Employer-paid group term life insurance is generally not taxable for employees in India. The premium a company pays for a group term life policy covering its employees is not treated as a taxable perquisite under Section 17(2) of the Income Tax Act, because the cover is held under a group master policy and is not individually assigned to each employee. The death benefit paid to a nominee is exempt under Section 10(10D).
Is the employer-paid premium a taxable perquisite?
The employer-paid group term life premium is generally not added to an employee’s taxable salary. Under a group scheme, the employer is the master policyholder and the benefit accrues to the employee’s nominee only on a future contingent event, so the premium does not represent a present, individually attributable benefit to the employee. This differs from a policy the employer takes out and assigns to a specific employee, where Section 17(2)(v) treats the premium as a perquisite taxable in the employee’s hands. The employer claims the group premium as a business expense under Section 37(1).
Is the death benefit from group term life taxable for the nominee?
The death benefit is exempt from tax for the nominee under Section 10(10D) of the Income Tax Act. When an employee dies during the policy term, the insurer pays the sum assured directly to the registered nominee, and this payout is not taxed as income. The exemption applies whether the employer or the employee funded the premium, which gives the deceased employee’s family a clean corpus to meet liabilities such as loans, education, and living costs.
Can an employee claim a tax deduction on group life premiums?
An employee can claim a Section 80C deduction only on premiums the employee personally pays, such as a voluntary top-up bought through payroll. Where the employer pays 100% of the base group term life premium, the employee has not borne a cost and cannot claim a deduction on it. If a company offers a voluntary enhancement and deducts the additional premium from the employee’s salary, that specific portion is eligible for the Section 80C deduction, subject to the overall ₹1.5 lakh annual limit.
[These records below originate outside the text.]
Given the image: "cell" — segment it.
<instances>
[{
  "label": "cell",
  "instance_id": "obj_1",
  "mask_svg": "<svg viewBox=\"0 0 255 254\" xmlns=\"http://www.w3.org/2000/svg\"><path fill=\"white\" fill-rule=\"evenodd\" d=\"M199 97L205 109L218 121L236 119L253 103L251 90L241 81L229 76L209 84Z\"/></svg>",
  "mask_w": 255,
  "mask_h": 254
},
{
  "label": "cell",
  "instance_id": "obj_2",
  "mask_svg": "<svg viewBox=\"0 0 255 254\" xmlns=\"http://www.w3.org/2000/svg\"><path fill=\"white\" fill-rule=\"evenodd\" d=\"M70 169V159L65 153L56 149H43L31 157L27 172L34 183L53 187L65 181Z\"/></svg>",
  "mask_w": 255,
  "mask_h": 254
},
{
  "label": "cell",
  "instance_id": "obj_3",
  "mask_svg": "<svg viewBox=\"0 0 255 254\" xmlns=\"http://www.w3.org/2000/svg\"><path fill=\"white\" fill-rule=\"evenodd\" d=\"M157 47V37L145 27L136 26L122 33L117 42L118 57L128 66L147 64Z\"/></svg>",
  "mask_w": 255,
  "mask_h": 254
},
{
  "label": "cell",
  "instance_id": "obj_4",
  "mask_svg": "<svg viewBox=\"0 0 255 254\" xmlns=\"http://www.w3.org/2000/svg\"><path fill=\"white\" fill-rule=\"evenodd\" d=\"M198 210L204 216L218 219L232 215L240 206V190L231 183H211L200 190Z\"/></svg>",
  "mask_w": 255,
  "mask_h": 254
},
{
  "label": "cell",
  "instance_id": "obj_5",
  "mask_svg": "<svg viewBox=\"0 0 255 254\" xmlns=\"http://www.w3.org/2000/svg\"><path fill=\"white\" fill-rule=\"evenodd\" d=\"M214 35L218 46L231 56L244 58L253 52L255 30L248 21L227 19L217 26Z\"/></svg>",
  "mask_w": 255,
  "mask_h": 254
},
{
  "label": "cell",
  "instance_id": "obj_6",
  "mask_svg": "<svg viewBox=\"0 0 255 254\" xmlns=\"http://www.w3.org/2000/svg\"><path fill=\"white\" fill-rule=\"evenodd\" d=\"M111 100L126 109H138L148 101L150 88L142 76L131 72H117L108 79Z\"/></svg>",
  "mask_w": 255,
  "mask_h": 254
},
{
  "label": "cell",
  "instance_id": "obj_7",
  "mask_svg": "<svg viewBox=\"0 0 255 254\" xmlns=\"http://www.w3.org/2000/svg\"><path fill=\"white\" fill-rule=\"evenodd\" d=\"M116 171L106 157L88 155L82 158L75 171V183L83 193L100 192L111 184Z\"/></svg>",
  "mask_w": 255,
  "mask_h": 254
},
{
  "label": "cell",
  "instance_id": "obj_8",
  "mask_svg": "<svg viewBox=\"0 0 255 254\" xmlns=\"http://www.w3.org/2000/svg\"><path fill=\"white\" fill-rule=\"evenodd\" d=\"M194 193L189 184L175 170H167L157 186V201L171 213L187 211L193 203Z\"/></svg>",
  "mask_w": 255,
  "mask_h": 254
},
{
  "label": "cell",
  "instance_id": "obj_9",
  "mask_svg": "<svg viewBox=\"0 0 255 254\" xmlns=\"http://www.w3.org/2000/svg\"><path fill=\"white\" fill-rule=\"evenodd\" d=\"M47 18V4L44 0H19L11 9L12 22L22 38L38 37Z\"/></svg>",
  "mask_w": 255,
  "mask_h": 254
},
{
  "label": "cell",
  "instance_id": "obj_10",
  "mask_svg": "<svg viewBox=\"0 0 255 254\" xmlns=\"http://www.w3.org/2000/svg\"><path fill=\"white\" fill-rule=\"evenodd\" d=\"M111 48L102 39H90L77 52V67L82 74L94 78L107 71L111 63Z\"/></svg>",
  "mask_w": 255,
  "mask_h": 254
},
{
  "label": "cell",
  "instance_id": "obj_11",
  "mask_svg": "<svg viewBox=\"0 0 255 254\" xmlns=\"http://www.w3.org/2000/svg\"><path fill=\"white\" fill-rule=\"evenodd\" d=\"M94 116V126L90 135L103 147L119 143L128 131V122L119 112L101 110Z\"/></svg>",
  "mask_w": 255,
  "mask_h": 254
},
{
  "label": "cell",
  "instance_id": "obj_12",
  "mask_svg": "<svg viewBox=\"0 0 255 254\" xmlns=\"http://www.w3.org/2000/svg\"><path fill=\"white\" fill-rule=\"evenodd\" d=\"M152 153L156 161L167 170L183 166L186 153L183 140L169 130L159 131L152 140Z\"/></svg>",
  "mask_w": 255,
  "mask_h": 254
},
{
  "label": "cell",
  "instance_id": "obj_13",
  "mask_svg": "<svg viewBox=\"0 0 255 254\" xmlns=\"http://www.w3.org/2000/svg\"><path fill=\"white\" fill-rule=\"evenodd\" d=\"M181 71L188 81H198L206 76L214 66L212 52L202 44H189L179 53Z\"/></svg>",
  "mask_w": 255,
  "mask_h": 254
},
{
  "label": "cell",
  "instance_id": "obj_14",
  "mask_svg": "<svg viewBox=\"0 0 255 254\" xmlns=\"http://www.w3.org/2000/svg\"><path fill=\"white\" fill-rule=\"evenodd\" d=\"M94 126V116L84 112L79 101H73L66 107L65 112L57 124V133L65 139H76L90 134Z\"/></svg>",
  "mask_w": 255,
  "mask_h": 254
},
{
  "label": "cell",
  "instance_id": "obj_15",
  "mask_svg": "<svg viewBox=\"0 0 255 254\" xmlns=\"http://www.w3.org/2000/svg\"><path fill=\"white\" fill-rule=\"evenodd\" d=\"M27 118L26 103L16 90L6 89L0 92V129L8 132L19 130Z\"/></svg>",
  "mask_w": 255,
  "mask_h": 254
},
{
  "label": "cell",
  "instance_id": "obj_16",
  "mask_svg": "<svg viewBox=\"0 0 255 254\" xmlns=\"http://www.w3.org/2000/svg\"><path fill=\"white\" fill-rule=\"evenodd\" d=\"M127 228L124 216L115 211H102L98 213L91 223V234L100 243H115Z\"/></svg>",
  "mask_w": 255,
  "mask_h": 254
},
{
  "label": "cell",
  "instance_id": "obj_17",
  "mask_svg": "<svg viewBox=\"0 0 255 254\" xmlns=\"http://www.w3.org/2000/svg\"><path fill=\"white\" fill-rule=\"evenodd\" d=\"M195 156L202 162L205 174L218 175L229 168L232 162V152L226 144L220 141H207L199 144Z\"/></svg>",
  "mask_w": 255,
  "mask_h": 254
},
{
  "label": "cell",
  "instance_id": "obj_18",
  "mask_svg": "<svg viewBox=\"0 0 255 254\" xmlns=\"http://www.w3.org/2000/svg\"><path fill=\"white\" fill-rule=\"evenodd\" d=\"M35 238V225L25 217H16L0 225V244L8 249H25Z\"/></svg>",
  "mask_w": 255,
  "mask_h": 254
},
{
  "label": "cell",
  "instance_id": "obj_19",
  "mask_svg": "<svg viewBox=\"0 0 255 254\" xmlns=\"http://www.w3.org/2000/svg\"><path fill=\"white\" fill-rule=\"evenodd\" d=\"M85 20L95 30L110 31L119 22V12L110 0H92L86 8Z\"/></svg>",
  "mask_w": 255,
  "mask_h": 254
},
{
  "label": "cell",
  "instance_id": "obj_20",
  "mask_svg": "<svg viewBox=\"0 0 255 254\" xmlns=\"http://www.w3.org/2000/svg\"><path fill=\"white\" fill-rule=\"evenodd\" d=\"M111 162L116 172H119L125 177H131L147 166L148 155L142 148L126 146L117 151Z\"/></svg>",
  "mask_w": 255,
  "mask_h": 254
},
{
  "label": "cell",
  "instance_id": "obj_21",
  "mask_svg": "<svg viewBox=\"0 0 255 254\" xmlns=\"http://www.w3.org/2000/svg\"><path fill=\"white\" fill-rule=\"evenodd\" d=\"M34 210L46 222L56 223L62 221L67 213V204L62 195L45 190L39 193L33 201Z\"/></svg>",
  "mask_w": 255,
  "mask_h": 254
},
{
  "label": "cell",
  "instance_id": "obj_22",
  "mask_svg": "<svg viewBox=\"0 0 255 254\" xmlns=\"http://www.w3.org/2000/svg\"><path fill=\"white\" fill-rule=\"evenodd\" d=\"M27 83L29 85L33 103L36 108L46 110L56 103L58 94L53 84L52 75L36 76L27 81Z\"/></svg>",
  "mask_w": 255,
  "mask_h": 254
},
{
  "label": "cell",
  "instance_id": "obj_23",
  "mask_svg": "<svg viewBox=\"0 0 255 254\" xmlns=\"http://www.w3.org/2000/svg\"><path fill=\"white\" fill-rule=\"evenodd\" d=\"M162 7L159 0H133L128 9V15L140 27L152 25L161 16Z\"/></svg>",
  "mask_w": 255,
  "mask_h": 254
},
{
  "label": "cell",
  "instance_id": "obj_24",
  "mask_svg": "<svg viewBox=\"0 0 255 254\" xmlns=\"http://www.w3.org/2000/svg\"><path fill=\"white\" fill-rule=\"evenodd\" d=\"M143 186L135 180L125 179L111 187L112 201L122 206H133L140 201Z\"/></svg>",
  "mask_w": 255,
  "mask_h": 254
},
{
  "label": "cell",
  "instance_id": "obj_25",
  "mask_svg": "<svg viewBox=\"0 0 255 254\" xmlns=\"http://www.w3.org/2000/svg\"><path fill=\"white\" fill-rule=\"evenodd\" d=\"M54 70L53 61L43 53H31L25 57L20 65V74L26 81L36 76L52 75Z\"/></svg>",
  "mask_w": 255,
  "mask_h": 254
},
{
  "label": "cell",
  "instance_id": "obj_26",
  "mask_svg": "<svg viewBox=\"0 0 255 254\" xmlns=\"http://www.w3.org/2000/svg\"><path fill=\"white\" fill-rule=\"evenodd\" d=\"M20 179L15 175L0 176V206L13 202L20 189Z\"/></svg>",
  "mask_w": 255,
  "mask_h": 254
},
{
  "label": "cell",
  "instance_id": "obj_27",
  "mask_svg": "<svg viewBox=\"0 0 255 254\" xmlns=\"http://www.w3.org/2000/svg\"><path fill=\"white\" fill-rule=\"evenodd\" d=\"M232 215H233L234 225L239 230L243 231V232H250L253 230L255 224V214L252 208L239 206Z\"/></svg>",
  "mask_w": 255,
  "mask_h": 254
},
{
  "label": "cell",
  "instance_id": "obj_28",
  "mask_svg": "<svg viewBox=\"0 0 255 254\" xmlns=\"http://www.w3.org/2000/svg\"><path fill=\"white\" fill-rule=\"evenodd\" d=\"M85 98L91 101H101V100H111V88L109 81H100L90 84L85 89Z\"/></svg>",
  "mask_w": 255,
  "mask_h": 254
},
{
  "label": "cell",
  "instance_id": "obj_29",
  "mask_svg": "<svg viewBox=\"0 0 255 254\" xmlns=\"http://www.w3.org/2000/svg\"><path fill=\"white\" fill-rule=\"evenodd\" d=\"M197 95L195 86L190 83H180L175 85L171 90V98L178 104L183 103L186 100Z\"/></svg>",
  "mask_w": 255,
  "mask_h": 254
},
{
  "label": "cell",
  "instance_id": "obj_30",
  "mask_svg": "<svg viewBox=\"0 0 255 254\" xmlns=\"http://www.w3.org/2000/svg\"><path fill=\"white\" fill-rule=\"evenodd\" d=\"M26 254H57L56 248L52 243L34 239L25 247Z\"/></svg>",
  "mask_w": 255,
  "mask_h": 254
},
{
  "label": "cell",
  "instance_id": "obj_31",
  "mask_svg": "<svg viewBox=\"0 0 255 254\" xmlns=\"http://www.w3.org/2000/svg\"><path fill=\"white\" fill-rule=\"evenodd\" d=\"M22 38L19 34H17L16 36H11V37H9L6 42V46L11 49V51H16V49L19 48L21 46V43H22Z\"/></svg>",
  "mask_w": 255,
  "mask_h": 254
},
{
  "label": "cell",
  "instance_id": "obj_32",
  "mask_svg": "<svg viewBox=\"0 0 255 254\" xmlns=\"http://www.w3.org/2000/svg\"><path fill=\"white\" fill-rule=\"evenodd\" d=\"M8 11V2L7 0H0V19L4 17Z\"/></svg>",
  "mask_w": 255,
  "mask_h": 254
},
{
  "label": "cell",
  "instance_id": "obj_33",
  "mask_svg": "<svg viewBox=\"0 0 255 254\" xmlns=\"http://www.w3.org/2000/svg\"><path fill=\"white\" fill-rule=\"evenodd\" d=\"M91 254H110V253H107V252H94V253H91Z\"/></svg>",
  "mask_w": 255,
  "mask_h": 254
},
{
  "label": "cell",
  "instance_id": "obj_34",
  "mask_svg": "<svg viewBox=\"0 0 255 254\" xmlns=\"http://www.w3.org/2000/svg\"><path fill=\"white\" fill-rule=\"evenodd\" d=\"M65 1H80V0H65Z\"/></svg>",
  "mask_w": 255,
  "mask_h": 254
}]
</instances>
Does GST apply to group term life insurance?
Group term life insurance premiums paid by companies attract 18% GST. The GST exemption that took effect on 22 September 2025 applies only to individual life and health insurance; group life and group credit life policies continue to be taxed at 18%. The GST is the employer’s cost on the premium and does not change the employee’s income-tax position on the cover.
How Plum approaches this
Plum sets up group health and group term life cover for companies with a minimum of 7 employees, against the common assumption that a group needs only 2 or 3 members. The claims experience is measured: Plum holds a claims NPS of 79 and a median pre-authorisation turnaround of 45 minutes, well inside the one-hour cashless pre-authorisation window set by the IRDAI Master Circular of May 2024. Cashless access depends on the insurer underwriting the policy, so the hospital network varies; Plum places cover with insurers including ICICI Lombard, HDFC ERGO, Bajaj Allianz, Star Health, Niva Bupa, and Aditya Birla Health Insurance, and matches the network to where a company’s employees actually live and work.
Frequently asked questions
Is group term life insurance taxable for employees in India? Generally no. The employer-paid premium is not a taxable perquisite under a group scheme, and the death benefit is exempt under Section 10(10D).
When is an employer life premium taxable as a perquisite? When the employer takes out a policy and assigns it to a named employee, Section 17(2)(v) treats the premium as a taxable perquisite.
Can I claim 80C on my office group life cover? Only on a voluntary top-up you pay yourself. You cannot claim a deduction on a premium your employer pays in full.